И Орфей сидит как дурак на адской табуретке в подземной кухне своей мертвой возлюбленной, пьет кофе, песен не поет (соседи потому что за тонкой адской стеной), а потом встает и уходит – как дурак, опять же. А что делать?

Так разбиваются сердца.


* * *

Одиссей, движимый не то чувством долга, не то обычной сентиментальностью, наконец возвращается в Итаку. Ступив на берег, с тоскливым отвращением оглядывается по сторонам. Он и забыл, какая жухлая трава на этом побережье.

Дело не в том, что Итака такое уж паршивое место. Вовсе не паршивое. Просто того человека, который царствовал на этом островке и любил Пенелопу, давным-давно нет. А новый, возмужавший и умудренный странствиями-мытарствами, побывавший в подземном царстве, слышавший сирен и говоривший тет-а-тет с самой Афиной, понятия не имеет, как и зачем можно жить в Итаке, каждый день ходить на службу, работать тутошним царем без выходных и праздников, без особых надежд на государственный переворот даже.

Под покровом ночи он пробирается в свой дворец, прикинувшись тенью умершего, называет Пенелопе имя наиболее достойного из женихов. Замирает на пороге комнаты сына, чешет в затылке, понимает: «Мне нечего ему сказать», – и возвращается в лодку, где его уже ждут хатифнатты.

У них есть Барометр.


* * *

…Буратино проводит ночь на дереве, повешенный вниз головой, связанный по рукам и ногам мнимыми разбойниками.

Алиса, Базилио – кто они на самом деле?

Хороший, очень хороший вопрос.

Трудно не предположить, что лиса родом из Поднебесной; возможно, демонстрируя всем желающим свой рыжий хвост, она скрывает под лохмотьями нищенки еще девятьсот девяносто девять.
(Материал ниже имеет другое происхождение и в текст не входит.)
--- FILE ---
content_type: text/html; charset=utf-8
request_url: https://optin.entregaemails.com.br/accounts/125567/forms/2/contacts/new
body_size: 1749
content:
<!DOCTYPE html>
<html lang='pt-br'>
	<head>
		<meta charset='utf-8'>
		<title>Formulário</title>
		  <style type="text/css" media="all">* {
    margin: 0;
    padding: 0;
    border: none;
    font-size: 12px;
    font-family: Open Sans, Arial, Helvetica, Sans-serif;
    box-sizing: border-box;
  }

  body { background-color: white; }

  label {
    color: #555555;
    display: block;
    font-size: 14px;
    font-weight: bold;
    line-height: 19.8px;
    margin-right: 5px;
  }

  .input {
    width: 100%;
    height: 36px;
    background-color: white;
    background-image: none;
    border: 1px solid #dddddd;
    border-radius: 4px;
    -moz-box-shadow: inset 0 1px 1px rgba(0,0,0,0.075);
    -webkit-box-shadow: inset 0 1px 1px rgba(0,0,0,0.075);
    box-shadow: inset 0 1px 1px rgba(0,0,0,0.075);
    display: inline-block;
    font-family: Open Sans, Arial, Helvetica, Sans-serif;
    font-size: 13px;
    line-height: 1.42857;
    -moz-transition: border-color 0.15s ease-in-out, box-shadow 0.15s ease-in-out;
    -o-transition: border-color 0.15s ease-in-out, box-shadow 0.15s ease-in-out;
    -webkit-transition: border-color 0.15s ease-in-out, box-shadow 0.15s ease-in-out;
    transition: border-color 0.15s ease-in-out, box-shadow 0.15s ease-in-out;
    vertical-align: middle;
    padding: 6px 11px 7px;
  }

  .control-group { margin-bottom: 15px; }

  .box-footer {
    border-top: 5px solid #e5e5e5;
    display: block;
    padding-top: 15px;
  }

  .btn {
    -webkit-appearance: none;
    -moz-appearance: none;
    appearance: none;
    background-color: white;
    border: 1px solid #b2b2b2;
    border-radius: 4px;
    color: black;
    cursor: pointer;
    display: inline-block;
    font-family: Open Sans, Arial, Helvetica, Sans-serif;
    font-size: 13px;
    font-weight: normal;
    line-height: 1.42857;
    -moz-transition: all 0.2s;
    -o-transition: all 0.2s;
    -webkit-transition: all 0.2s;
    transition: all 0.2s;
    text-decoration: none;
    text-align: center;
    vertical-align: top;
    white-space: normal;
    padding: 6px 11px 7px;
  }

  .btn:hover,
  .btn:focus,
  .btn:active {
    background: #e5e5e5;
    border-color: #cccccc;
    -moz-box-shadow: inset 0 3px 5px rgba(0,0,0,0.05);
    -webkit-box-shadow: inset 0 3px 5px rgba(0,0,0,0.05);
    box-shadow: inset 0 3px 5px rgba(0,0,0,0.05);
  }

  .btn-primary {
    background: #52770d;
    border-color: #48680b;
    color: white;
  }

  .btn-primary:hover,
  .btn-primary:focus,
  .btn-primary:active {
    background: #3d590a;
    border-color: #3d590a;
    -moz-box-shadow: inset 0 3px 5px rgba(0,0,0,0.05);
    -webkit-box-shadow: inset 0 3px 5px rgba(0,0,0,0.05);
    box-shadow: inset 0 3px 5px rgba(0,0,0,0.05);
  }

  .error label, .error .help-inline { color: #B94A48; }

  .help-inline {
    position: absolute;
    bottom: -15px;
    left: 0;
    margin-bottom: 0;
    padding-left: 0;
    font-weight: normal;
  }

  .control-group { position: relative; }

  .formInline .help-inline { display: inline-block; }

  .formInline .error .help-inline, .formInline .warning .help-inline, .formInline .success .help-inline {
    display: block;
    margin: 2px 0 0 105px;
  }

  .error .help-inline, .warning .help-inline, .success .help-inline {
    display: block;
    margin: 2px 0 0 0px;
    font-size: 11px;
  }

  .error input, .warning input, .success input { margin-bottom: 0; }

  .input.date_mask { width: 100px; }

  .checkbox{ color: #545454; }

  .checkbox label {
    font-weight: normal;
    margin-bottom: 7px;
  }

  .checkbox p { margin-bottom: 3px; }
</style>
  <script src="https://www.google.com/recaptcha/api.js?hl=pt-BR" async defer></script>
Кот, вероятно, законный наследник древних египетских мистерий. В сущности, происхождение кота мало что меняет.

Черный пудель Артамон, снявший Буратино с Древа, отлично дополняет картину, и без того вполне зловещую.



Дальнейшие события вполне закономерны. Изучение грамоты (уж не Каббалы ли?) начинается с магического перевертыша арозаупаланалапуазора, и продолжается в темном подвале с пауками. Ясно, что дело вовсе не в провинности ученика, просто некоторые формулы нельзя заучивать при солнечном свете. Это, надеюсь, понятно.

Ритуальное захоронение монет ночью на пустыре, объявленном Полем Чудес, да еще и в Стране Дураков, под руководством все тех же Алисы и Базилио – расставание с имуществом во имя обещанного чуда. В тайных братствах такое практикуется. Только после этого становится возможна встреча с Черепахой и обретение Ключа.



Как во всякой хорошей истории о Пути, ключ приходит прежде знания о том, как им воспользоваться. Знание это приходится добывать самому, с трудом и риском, ибо тайной владеют враждебные жрецы: экстатический кукольник и дотошный знахарь. С самого начала ясно, что Ключа им не видать, как своих ушей. Такова, увы, участь всех теоретиков.



Наконец знание о Ключе обретено. Как водится, оно обескураживает героя: оказывается, волшебная дверь в неизвестное была у него под носом с самого начала; путь за Ключом и знанием о Ключе уводил странника все дальше от Двери. Теперь пора возвращаться.



Финал известен всем, но полностью понятен лишь немногим посвященным в Мистерии Буратино. Дверь благополучно открыта; что за ней – иное измерение, иная жизнь, лишь на первый взгляд похожая на осуществление былых желаний?

Мы можем лишь предполагать, но и этого достаточно.

Историй, кажется, даже не четыре, а всего одна. История о долгом поиске Двери, которая с самого начала была совсем рядом, на расстоянии вытянутого носа. С точки зрения пристрастного (очень пристрастного) читателя, конечно.

Конечно.


* * *

Икар, вопреки слухам, не разбился, а был спасен небольшим отрядом крылатых дев, судя по говору, чужестранок. Их тронуло его щенячье мужество, насмешили искусственные крылья.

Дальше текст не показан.